EXCERPTED TEXT:
= = = = = = =
The DSM-5

In this video I describe the DSM-5, the Diagnostic and Statistical Manual of Mental Disorders – 5th edition, which is used to diagnose mental illness in the United States. The DSM-5 was released in 2013 and describe the symptoms, prevalence, and comorbidity of mental illnesses. I also discuss the changes from previous editions of the DSM, such as the abandonment of the axial system and greater focus on objective symptoms of disorder.

See the ICD-11 here: http://www.who.int/classifications/icd/en/

Video Transcript

Hi, I’m Michael Corayer and this is Psych Exam Review. In this video we’re going to talk about the DSM the Diagnostic and Statistical Manual of Mental Disorders which is in its fifth edition released in 2013. Now if you’re familiar with earlier editions of the DSM you might have noticed that the dsm-5 switched to using the Arabic numeral 5 rather than the Roman numeral, and the reason for this is that the plan is that there will be more frequent updates to the DSM and these will be labeled like software updates so we’ll have the DSM 5.1 5.2 etc. and of course it’s rather clunky to try to do that with Roman numerals.

Now the DSM is the most commonly used manual for diagnosing mental illness in the United States but it’s not the only manual in use and in Europe it’s more common for psychiatrists to use the ICD. This is the International Statistical Classification of Diseases and related health problems. And this is in its 11th edition released just a few months ago in 2018.

Now in the DSM-5 one of the changes was greater focus on objective symptoms of mental illness and this refers to symptoms that are observable symptoms, that are reliable, and symptoms that can be easily counted and this sounds like a good thing to have more objective criteria for the symptoms of mental illness but in practice this is very difficult to do. And this relates to some of the problems that I’ve talked about in previous videos and one of these is that diagnosis is often dependent on how patients describe their symptoms to a psychiatrist. And what this means is that patients might not be able to do this, they might lack the insight that’s necessary in order to determine which thoughts, feelings, and behaviors are relevant and which might be symptoms of mental illness. And even if they do recognize which aspects of their thoughts or behaviors might indicate symptoms of mental illness, they might not be able to accurately explain those symptoms to a psychiatrist.

This is especially true if we think about more severe mental illnesses. So if you have somebody who’s suffering from a severe case of schizophrenia then it’s unlikely this person will be able to clearly and accurately describe their experience to a psychiatrist. And this is going to make the diagnosis rather difficult. It’s also the case that patients might misrepresent some of their symptoms. They might emphasize certain aspects of their thoughts or behaviors or they might downplay other aspects and they might do this intentionally or unintentionally, and it might influence their diagnosis. So we could imagine two patients who have exactly the same symptoms but if they differ and how they can understand or explain those symptoms to a psychiatrist, then they might end up getting different diagnoses.
= = = = = = =
GIVEN RECORDS:
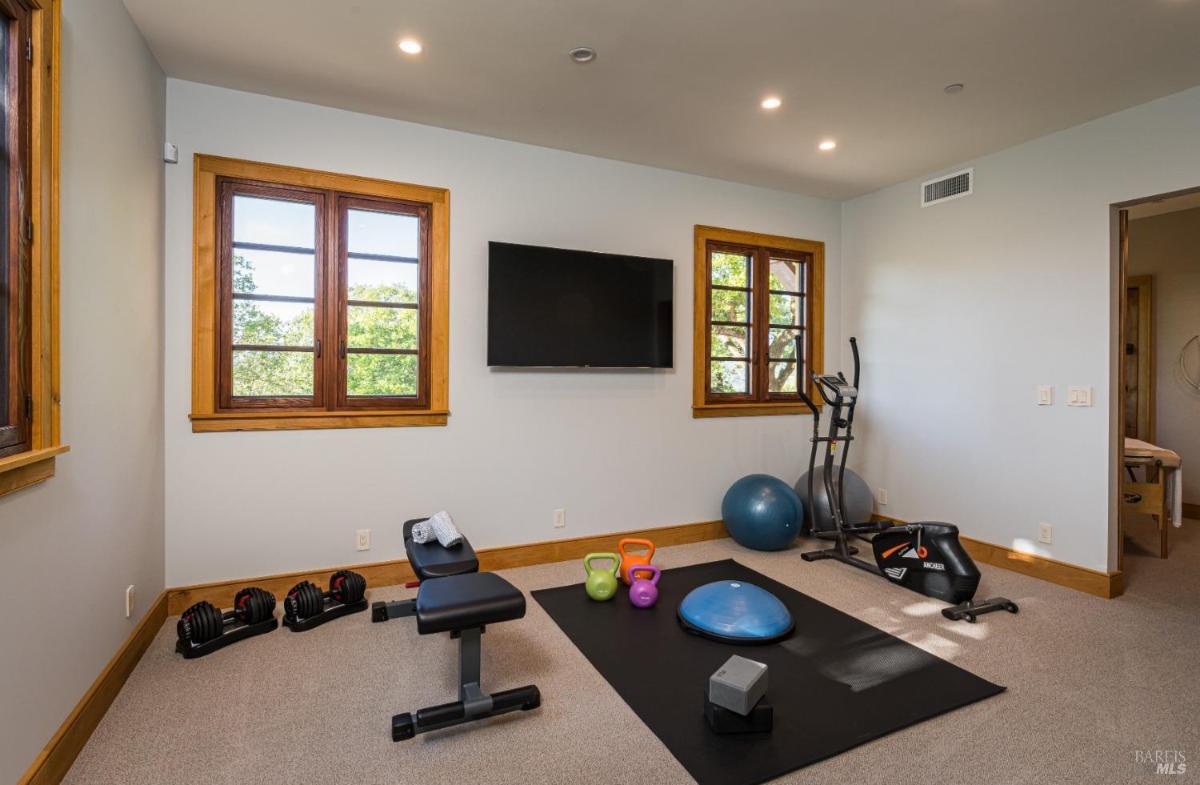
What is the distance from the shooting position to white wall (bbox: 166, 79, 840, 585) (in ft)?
11.0

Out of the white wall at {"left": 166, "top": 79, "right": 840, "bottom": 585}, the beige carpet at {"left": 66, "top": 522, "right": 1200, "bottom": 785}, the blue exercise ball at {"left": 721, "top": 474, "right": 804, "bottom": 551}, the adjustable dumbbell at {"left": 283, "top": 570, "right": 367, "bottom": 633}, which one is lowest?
the beige carpet at {"left": 66, "top": 522, "right": 1200, "bottom": 785}

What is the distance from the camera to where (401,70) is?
317 centimetres

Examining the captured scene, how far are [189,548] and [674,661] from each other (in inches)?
105

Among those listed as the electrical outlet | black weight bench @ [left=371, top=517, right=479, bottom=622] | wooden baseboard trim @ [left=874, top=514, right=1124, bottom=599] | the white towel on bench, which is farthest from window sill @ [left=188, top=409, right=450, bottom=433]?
the electrical outlet

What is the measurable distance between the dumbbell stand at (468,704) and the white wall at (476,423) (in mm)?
1623

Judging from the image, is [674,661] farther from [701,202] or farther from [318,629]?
[701,202]

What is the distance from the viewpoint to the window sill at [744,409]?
4853mm

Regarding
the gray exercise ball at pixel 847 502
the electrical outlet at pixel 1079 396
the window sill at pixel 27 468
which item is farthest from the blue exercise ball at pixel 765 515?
the window sill at pixel 27 468

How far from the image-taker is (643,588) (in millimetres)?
3443

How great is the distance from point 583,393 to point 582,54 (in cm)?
217

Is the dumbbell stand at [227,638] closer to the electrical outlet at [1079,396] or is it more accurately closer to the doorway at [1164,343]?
the electrical outlet at [1079,396]

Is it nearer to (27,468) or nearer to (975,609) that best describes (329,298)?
(27,468)

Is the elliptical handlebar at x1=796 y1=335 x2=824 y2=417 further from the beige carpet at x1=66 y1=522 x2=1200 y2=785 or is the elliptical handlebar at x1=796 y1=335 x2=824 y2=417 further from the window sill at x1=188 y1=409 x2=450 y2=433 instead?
the window sill at x1=188 y1=409 x2=450 y2=433

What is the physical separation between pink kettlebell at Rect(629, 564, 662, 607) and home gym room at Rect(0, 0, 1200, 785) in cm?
7
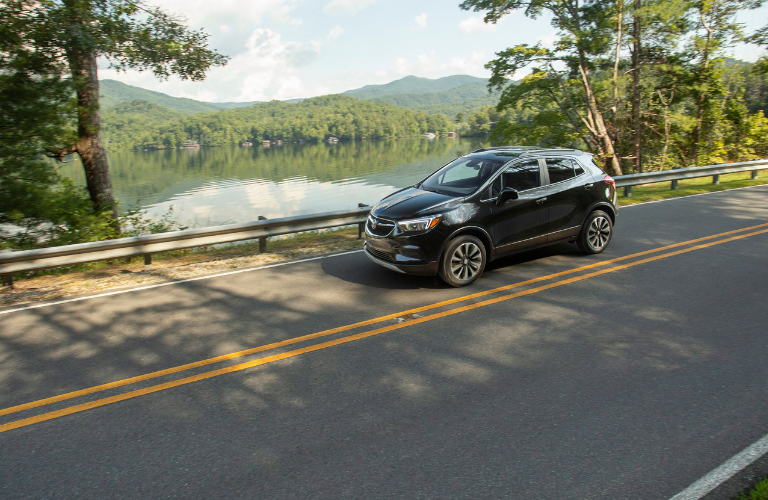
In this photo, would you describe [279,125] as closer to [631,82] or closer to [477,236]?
[631,82]

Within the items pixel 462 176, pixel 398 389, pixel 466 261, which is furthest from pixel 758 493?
pixel 462 176

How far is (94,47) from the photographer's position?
10859 mm

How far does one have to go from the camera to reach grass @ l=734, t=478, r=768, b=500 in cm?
303

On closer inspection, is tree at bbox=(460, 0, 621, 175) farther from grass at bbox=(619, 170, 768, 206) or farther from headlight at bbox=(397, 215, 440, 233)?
headlight at bbox=(397, 215, 440, 233)

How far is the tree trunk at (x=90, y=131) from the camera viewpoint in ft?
36.8

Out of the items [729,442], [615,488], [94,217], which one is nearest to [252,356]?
[615,488]

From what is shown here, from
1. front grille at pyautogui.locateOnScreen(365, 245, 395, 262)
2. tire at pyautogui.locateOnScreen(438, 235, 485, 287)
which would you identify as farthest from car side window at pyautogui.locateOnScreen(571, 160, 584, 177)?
front grille at pyautogui.locateOnScreen(365, 245, 395, 262)

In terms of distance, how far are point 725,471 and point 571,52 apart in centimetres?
2393

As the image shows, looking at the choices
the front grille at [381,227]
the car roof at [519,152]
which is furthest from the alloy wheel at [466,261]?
the car roof at [519,152]

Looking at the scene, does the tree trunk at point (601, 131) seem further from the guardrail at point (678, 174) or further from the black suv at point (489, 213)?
the black suv at point (489, 213)

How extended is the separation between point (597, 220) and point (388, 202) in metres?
3.71

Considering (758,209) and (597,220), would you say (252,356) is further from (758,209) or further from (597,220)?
(758,209)

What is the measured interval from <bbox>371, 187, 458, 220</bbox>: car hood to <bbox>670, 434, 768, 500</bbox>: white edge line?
4524mm

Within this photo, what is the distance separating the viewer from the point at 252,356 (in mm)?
5215
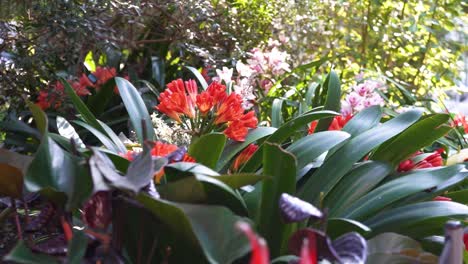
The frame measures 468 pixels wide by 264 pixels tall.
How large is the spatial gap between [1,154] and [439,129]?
1200 millimetres

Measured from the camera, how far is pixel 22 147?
8.87 ft

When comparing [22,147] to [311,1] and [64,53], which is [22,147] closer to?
[64,53]

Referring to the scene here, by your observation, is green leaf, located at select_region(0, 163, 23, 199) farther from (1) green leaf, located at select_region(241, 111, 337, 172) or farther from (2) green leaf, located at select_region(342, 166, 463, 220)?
(2) green leaf, located at select_region(342, 166, 463, 220)

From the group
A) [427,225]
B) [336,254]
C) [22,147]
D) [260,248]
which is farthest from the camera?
[22,147]

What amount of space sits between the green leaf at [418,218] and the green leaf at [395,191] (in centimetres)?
3

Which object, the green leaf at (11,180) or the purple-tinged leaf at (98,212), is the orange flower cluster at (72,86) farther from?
the purple-tinged leaf at (98,212)

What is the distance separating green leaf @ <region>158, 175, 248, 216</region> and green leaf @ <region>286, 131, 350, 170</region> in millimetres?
307

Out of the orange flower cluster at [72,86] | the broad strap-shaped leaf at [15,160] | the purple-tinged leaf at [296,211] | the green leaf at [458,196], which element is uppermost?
the purple-tinged leaf at [296,211]

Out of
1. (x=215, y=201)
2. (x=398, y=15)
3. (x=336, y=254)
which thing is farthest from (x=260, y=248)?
(x=398, y=15)

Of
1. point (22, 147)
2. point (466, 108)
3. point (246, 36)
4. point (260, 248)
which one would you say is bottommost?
point (466, 108)

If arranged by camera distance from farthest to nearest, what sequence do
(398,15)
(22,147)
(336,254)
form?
1. (398,15)
2. (22,147)
3. (336,254)

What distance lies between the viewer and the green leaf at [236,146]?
1.89 metres

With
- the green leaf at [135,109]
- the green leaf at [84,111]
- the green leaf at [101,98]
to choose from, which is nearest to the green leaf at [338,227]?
the green leaf at [135,109]

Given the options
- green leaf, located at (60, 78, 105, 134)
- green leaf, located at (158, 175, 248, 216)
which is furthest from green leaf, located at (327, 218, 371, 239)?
green leaf, located at (60, 78, 105, 134)
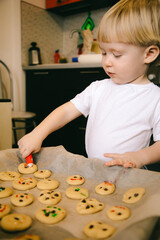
= = = = = = =
Please answer from the DSM-5 text above the rows: which manual do psychiatrists in Europe more commonly use?

The ICD, the International Statistical Classification of Diseases and related health problems.